◆ Dataset entries
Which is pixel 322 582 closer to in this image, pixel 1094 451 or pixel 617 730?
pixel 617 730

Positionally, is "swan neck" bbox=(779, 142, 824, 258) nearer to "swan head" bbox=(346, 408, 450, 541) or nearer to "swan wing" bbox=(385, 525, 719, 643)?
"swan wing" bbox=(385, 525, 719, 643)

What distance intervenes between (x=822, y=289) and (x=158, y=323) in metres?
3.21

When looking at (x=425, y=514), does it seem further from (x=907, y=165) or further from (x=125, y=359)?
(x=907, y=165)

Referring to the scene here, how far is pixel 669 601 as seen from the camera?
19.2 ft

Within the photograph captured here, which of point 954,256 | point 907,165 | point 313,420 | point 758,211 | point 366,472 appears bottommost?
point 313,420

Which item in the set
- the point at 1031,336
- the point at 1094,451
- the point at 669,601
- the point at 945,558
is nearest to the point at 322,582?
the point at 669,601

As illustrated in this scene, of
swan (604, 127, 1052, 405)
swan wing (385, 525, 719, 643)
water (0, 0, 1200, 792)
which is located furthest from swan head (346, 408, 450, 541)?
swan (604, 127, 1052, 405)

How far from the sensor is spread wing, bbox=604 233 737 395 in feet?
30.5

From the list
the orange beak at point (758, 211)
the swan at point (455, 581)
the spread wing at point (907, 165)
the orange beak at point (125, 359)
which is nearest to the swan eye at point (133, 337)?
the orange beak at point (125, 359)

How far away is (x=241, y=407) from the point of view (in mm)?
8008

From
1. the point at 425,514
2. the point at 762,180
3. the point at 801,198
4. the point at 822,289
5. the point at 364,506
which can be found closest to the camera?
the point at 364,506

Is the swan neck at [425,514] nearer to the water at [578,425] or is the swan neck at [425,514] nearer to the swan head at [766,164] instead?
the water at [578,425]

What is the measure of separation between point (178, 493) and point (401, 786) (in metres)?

◆ Set exercise
Return every line of the data above unchanged, in the same order.

◆ Answer to this problem
Which is pixel 322 582 closer to in this image, pixel 1094 451 or pixel 617 730?
pixel 617 730

Positionally, is "swan neck" bbox=(779, 142, 824, 258) nearer to "swan head" bbox=(346, 408, 450, 541) or nearer to "swan wing" bbox=(385, 525, 719, 643)?
"swan wing" bbox=(385, 525, 719, 643)

What distance intervenes between (x=822, y=289) and (x=158, y=323) in metres?
3.21

When looking at (x=425, y=514), does it seem further from (x=907, y=165) or further from (x=125, y=359)?
(x=907, y=165)

Referring to the scene here, how far is pixel 669 601 as seen from the camera?
19.2 ft

Within the photograph captured here, which of point 954,256 | point 907,165 | point 313,420 | point 758,211 | point 366,472 appears bottommost?
point 313,420

Which item in the set
- the point at 1031,336
- the point at 1094,451
- the point at 669,601
- the point at 945,558
is nearest to the point at 322,582?
the point at 669,601

As illustrated in this scene, of
swan (604, 127, 1052, 405)
swan wing (385, 525, 719, 643)
water (0, 0, 1200, 792)
which is located furthest from swan head (346, 408, 450, 541)?
swan (604, 127, 1052, 405)

How far from the sensor is spread wing, bbox=604 233 737 395 in feet?
30.5

From the list
the orange beak at point (758, 211)
the swan at point (455, 581)
the spread wing at point (907, 165)
the orange beak at point (125, 359)
which is nearest to the swan eye at point (133, 337)?
the orange beak at point (125, 359)

How far away is (x=241, y=407) from the point of view (in mm)?
8008

From
1. the point at 425,514
2. the point at 762,180
3. the point at 801,198
4. the point at 822,289
5. the point at 364,506
which can be found closest to the camera?
the point at 364,506

Is the swan neck at [425,514] nearer to the water at [578,425] or is the swan neck at [425,514] nearer to the swan head at [766,164] instead?
the water at [578,425]

What is the measure of separation between point (178, 493) and point (401, 786) (in metres)?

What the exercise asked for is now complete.